Yes, this is almost true! It assumes that the impedances in the earth & Vcc distribution are the same at all frequencies, which in practice will never be the case and as Vcc side will have a greater impedance there will be more noise on the Vcc supply than the Ground supply.
Connecting both oscillator caps to Vcc will increase the noise on the clock signal. Connecting only one will most likely make it worse. Every time an output pin goes through a transition and switches considerable current considerable oscillator noise is generated.

Taking the david.prentices's car analogy a little further, doing this would be like attempting to deriving an engines crank angle from one of the tyres of the automobile rather than from the crankshaft direct.
Yes, I could compute a crank angle from the a tyre position, but it will have lot's of noise on it!

You won't be violate Atmel's rules.

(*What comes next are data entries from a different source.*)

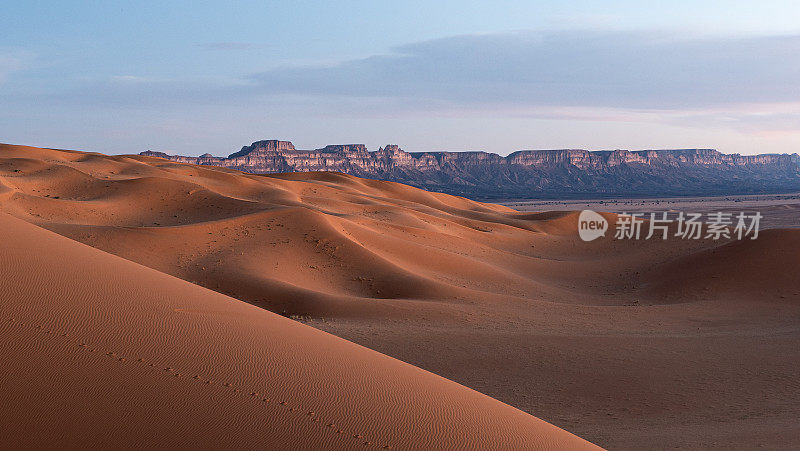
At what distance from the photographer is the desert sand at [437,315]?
5926mm

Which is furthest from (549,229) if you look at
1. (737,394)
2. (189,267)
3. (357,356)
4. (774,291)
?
(357,356)

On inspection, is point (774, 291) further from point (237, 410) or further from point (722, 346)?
point (237, 410)

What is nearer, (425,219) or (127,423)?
(127,423)

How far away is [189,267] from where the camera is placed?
1775 centimetres

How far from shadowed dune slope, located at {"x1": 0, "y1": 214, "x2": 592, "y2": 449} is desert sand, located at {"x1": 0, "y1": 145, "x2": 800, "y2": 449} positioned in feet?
0.11

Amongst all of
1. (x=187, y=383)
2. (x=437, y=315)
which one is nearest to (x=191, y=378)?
(x=187, y=383)

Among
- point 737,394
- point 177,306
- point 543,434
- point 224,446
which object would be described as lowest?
point 737,394

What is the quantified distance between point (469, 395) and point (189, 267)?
12.8 m

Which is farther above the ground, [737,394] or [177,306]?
[177,306]

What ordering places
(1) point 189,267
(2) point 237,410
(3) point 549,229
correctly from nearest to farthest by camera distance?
(2) point 237,410
(1) point 189,267
(3) point 549,229

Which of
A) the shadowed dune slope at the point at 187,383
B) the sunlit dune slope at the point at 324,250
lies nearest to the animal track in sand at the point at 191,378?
the shadowed dune slope at the point at 187,383

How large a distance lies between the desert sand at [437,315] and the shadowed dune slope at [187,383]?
1.3 inches
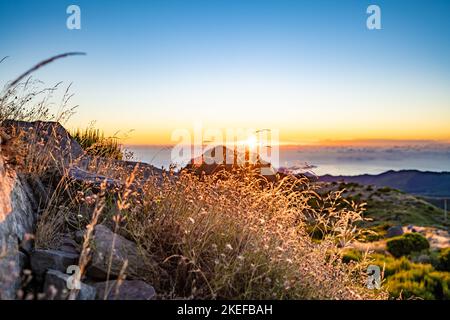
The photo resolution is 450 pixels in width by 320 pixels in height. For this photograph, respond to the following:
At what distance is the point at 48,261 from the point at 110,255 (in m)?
0.57

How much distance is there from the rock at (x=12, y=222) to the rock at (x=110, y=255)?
2.18 feet

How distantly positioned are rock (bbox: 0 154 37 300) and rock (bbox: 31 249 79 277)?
139 mm

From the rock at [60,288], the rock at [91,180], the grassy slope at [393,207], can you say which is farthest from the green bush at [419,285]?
the grassy slope at [393,207]

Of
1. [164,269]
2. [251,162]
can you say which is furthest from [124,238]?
[251,162]

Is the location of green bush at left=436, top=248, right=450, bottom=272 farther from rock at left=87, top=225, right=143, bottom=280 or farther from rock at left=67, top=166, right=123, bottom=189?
rock at left=87, top=225, right=143, bottom=280

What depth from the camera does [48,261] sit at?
4535mm

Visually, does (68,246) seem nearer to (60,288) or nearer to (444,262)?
(60,288)

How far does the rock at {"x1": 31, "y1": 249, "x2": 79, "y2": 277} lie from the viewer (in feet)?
14.7

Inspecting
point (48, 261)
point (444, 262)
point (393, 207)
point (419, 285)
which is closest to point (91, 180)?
point (48, 261)

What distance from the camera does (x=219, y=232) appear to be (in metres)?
5.32

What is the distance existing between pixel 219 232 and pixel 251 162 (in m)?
3.44

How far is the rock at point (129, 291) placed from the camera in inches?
161

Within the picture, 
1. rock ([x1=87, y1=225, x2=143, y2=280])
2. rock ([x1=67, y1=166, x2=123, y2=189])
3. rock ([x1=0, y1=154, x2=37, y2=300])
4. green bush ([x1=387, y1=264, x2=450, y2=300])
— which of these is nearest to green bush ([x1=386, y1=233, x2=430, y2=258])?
green bush ([x1=387, y1=264, x2=450, y2=300])
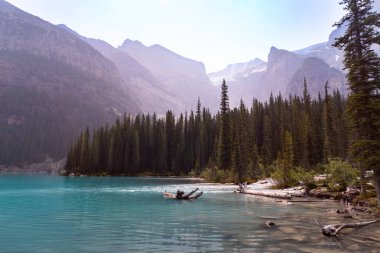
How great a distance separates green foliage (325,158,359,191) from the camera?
34.8 m

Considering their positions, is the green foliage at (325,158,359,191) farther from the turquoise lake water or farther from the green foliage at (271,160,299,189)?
the green foliage at (271,160,299,189)

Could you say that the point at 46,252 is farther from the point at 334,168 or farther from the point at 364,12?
the point at 334,168

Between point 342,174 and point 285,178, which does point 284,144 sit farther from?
point 342,174

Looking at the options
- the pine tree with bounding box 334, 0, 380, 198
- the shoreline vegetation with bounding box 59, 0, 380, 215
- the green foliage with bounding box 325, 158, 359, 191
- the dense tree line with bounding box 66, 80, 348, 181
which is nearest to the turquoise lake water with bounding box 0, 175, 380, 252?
the pine tree with bounding box 334, 0, 380, 198

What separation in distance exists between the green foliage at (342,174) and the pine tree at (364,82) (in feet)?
31.5

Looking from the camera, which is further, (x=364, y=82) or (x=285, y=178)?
(x=285, y=178)

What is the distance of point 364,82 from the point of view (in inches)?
982

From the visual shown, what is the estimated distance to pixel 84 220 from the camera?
22734 millimetres

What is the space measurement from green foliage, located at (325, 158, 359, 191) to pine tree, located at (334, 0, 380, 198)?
31.5 feet

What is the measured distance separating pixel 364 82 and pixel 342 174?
563 inches

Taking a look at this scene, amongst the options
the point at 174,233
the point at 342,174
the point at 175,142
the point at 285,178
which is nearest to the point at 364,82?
the point at 342,174

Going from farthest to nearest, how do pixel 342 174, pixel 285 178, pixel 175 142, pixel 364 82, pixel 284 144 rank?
pixel 175 142 < pixel 284 144 < pixel 285 178 < pixel 342 174 < pixel 364 82

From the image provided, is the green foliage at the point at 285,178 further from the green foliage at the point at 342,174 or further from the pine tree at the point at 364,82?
the pine tree at the point at 364,82

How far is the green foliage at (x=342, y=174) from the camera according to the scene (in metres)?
34.8
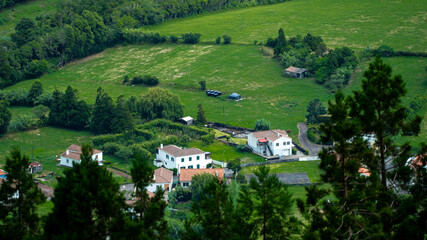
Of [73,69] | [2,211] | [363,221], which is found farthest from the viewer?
[73,69]

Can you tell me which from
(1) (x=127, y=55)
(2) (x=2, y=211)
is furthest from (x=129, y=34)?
(2) (x=2, y=211)

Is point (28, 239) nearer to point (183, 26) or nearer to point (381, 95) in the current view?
point (381, 95)

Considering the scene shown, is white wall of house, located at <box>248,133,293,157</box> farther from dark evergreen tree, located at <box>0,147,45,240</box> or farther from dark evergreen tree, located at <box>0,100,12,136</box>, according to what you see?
dark evergreen tree, located at <box>0,147,45,240</box>

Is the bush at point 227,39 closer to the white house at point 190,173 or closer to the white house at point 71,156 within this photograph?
the white house at point 71,156

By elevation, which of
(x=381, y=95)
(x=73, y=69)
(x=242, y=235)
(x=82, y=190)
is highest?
(x=381, y=95)

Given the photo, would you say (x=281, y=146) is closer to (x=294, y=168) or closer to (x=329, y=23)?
(x=294, y=168)

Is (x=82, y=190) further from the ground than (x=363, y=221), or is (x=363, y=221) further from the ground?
(x=82, y=190)

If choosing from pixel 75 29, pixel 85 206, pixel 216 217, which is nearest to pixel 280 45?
pixel 75 29

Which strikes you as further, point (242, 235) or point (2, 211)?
point (2, 211)

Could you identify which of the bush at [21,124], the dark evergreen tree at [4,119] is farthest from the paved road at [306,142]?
the dark evergreen tree at [4,119]
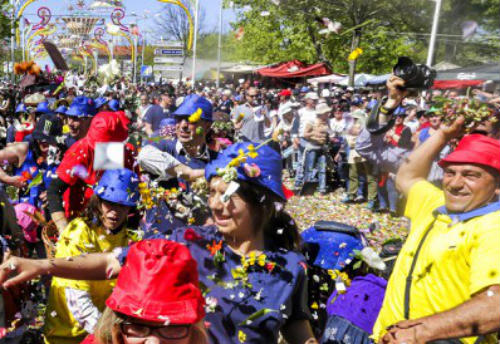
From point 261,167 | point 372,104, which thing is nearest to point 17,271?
point 261,167

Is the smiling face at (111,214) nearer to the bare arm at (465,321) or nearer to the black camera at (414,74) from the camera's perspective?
the bare arm at (465,321)

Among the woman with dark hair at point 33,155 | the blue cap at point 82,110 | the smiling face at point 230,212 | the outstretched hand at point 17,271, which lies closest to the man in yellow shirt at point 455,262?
the smiling face at point 230,212

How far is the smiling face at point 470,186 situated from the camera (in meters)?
2.18

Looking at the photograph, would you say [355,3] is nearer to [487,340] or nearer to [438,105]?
[438,105]

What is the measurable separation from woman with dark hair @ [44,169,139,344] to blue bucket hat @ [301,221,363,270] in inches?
48.0

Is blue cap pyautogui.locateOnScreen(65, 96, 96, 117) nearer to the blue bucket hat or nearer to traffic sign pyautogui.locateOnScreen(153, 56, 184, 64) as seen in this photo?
the blue bucket hat

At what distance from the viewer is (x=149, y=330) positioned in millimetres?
1488

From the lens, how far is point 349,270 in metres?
3.00

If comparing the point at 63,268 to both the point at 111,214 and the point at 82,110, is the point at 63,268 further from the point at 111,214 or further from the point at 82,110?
the point at 82,110

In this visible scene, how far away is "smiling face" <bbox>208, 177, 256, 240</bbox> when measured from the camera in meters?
1.98

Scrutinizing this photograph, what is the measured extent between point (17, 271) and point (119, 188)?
127 centimetres

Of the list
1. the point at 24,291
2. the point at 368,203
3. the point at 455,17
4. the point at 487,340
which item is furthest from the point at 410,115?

You will be violating good oscillator design practices which Atmel endorses for use in their products. Every other manufacturer of products that utilize crystals would use the same method!

Not following these recommendations, means that they you are on your own and if they product you design ever cause death or injury due to some internal latch-up, they cant be sued but you certainly will!

I cannot imagine a PCB design, where you cant get the caps to ground!

Charles Darwin, Lord Kelvin & Murphy are always lurking about!
Lee -.-
Riddle me this...How did the serpent move around before the fall?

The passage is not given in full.